I'm more in favor of using the proposed tuples and records for composite map keys than adding a dedicated hash function - it solves the same issue even better without subjecting the developer to stuff that generally should be implementation details.
1 Like
I meant case when object already have some linearly grow unique id or id generated by PRNG with linear distribution
Regarding use tuples / records instead objects for keys. Well this have some limitations. Like what if you already receive objects which need to use as keys? What if this objects required prototypes, what if this objects required circular references? All this not possible with key records.
Look at Python which also have tuples. Python still allow you override hash and equal for dicts: Glossary β Python 2.7.18 documentation via overriding __hash__()
and __eq__()
/__cmp__()
for specific object.
If you're that concerned about performance, you'd be better off writing your own hash table implementation.
I don't see implementations doing anything different than what Abseil does with their hash tables - rehashing the hash result. And as for equality, I expect that tuples will bring only negligible overhead compared to raw results.
Personally, I would recommend waiting until V8 implements the record/tuple proposal, then adding support for your proposal and benchmarking it.

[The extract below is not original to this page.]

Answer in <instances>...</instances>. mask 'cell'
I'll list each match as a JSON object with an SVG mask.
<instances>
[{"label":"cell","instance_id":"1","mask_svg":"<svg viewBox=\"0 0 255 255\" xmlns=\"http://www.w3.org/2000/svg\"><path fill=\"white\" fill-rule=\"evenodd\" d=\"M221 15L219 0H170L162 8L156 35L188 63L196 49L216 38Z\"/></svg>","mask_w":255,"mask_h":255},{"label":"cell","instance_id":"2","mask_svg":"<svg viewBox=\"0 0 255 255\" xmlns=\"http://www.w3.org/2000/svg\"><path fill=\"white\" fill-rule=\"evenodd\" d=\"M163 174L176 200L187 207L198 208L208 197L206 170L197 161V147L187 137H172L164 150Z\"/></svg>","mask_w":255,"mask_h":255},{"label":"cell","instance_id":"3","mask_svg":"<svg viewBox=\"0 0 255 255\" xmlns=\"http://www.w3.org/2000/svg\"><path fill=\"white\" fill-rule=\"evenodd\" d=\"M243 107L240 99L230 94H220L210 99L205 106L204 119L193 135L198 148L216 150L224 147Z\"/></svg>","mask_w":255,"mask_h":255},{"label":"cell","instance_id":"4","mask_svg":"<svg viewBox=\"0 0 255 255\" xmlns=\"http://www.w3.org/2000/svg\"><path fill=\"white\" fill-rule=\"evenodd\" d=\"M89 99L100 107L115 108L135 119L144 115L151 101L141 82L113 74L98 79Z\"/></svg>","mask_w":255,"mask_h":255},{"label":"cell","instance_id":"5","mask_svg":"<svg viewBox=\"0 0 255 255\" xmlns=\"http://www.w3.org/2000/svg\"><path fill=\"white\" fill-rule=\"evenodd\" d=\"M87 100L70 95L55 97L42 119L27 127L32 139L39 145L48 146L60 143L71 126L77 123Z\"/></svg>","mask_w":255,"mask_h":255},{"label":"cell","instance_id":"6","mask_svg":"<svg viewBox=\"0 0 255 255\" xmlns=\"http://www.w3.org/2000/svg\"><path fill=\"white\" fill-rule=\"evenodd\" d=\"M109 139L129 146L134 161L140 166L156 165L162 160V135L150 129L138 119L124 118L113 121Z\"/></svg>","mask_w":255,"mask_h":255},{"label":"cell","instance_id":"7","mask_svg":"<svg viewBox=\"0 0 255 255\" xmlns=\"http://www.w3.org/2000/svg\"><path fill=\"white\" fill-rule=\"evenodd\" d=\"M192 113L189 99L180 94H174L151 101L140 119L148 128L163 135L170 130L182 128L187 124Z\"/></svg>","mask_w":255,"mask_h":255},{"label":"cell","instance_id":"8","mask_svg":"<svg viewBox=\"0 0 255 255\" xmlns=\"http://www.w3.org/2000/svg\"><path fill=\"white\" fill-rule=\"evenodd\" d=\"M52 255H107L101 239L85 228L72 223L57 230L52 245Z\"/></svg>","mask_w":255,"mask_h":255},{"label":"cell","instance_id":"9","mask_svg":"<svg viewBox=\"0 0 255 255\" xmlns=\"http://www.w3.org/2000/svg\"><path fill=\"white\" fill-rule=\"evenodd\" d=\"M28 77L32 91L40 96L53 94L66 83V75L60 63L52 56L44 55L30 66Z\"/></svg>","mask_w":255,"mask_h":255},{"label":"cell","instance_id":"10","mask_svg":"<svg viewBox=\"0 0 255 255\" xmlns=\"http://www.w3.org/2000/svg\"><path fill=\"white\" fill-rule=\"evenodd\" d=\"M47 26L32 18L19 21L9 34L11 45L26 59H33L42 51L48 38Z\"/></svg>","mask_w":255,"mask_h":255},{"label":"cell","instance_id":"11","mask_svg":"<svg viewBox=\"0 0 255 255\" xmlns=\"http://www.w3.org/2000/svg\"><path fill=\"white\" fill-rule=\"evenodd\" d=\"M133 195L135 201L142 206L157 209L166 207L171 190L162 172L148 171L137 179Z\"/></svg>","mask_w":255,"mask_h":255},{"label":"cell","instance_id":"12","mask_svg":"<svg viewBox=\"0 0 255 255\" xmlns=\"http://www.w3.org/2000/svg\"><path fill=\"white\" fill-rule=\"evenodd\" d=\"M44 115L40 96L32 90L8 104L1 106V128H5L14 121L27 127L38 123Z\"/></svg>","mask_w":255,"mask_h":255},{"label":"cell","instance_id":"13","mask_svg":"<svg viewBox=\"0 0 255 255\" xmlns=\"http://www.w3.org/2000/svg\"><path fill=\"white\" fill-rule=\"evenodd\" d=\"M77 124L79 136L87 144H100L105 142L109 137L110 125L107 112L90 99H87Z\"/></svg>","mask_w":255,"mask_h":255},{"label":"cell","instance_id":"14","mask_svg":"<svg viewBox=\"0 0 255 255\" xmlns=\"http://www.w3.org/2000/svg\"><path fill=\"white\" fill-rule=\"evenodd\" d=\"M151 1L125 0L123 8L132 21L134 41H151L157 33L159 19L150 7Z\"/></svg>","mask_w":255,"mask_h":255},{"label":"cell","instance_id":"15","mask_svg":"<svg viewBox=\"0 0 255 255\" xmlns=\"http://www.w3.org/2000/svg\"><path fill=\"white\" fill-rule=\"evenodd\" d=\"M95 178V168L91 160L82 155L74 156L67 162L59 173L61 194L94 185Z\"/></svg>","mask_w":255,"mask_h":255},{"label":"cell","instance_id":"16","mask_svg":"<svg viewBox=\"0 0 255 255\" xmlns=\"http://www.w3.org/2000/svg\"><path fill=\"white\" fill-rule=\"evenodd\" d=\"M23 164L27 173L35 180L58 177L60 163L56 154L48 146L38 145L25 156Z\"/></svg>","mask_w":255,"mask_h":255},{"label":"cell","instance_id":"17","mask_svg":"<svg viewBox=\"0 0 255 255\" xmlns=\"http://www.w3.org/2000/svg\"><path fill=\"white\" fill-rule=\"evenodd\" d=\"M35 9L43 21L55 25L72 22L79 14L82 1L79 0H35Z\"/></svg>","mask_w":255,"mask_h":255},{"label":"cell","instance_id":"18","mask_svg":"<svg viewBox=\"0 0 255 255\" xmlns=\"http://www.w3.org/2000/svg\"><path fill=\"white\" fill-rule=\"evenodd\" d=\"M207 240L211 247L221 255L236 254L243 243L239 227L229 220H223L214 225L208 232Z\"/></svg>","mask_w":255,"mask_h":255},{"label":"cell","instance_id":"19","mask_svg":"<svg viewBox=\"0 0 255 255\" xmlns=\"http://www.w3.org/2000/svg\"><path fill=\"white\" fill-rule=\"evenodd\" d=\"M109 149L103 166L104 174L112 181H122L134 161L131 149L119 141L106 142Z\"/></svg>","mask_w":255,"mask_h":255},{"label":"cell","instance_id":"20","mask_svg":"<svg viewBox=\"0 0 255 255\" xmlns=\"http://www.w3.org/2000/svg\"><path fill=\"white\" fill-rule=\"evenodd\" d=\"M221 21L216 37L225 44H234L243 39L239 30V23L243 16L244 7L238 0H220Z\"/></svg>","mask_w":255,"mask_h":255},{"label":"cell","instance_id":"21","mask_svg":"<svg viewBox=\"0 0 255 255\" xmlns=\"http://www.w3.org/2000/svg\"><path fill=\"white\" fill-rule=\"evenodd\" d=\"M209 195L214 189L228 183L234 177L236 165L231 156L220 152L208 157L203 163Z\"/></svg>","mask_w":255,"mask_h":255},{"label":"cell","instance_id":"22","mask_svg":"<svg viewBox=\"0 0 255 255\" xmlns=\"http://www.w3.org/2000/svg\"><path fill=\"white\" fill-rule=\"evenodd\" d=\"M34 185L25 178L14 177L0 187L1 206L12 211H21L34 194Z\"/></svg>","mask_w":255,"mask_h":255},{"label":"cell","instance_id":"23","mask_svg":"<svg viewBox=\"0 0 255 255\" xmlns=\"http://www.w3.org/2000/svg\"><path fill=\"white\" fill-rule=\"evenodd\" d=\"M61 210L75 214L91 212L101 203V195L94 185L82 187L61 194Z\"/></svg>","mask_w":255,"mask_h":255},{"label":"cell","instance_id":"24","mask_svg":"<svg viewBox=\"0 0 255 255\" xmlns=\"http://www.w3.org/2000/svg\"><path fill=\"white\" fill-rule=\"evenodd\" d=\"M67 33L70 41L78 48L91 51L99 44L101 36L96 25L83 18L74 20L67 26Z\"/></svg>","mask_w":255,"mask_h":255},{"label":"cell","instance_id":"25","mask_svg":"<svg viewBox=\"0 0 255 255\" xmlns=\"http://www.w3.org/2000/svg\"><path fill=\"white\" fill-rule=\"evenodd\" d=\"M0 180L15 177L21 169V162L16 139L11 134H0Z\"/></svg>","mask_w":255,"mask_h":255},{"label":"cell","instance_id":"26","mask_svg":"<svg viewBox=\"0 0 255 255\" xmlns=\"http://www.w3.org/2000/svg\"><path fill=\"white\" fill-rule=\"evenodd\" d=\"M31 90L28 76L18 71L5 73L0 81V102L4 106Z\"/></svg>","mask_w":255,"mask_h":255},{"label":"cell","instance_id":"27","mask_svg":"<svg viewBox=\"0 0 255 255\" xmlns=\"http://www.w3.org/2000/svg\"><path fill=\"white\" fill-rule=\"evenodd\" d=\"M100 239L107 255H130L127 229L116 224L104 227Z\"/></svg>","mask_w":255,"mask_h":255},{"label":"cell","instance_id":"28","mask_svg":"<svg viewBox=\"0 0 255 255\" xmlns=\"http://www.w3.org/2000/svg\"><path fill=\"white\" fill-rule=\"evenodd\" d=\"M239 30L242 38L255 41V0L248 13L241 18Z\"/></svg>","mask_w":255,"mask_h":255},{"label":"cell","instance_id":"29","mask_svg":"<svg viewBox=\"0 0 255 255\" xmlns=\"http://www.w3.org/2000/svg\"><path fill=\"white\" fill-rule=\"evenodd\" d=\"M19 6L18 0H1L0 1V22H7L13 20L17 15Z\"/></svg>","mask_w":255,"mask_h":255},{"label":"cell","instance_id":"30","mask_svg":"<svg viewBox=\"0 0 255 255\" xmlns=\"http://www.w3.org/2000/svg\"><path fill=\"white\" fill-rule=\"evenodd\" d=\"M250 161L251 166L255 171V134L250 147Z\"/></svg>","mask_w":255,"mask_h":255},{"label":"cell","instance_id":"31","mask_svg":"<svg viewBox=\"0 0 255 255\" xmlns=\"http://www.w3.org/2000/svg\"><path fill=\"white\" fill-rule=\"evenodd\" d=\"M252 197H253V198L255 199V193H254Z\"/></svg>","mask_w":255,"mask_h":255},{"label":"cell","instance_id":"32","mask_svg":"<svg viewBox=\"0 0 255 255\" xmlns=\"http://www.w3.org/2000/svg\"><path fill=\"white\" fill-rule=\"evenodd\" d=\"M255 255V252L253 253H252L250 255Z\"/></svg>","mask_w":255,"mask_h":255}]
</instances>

This proposal not only about performance =) Please see starter message. I list there quite a few things that tuples / records cannot solve by their nature
And we don't wait tuples to solve part of this problem due to tuple:
class PointListNode extends Point {
constructor(x=0, y=0) {
super(x, y);
this.next = null;
this.prev = null;
}
...
// add
// remove
}
let map = new Map
let root = new PointListNode
map.set(#[root.x, root.y], someValue)
could be resolved via:
map.set(`${root.x}${root.y}`, someValue)
But this not solve problem when you need have key as Object (not tuple or string) to iterate key-value later and have full access to this keyed object
In theory, you can use references as perfect hashes if you assign a unique value to each reference, each string, each number, etc., given arbitrarily large memory available. Your proposal is about performance and computational complexity (which is literally the theoretical study of algorithm performance), not pure algorithmic theory.
Many times we need to hash based on the key if the key is a complex object. If we don't have a reference to the key in the map, we will never be able to access it unless we traverse it.
Such as when I use web worker to post a map data. The worker thread have not any reference of the keys.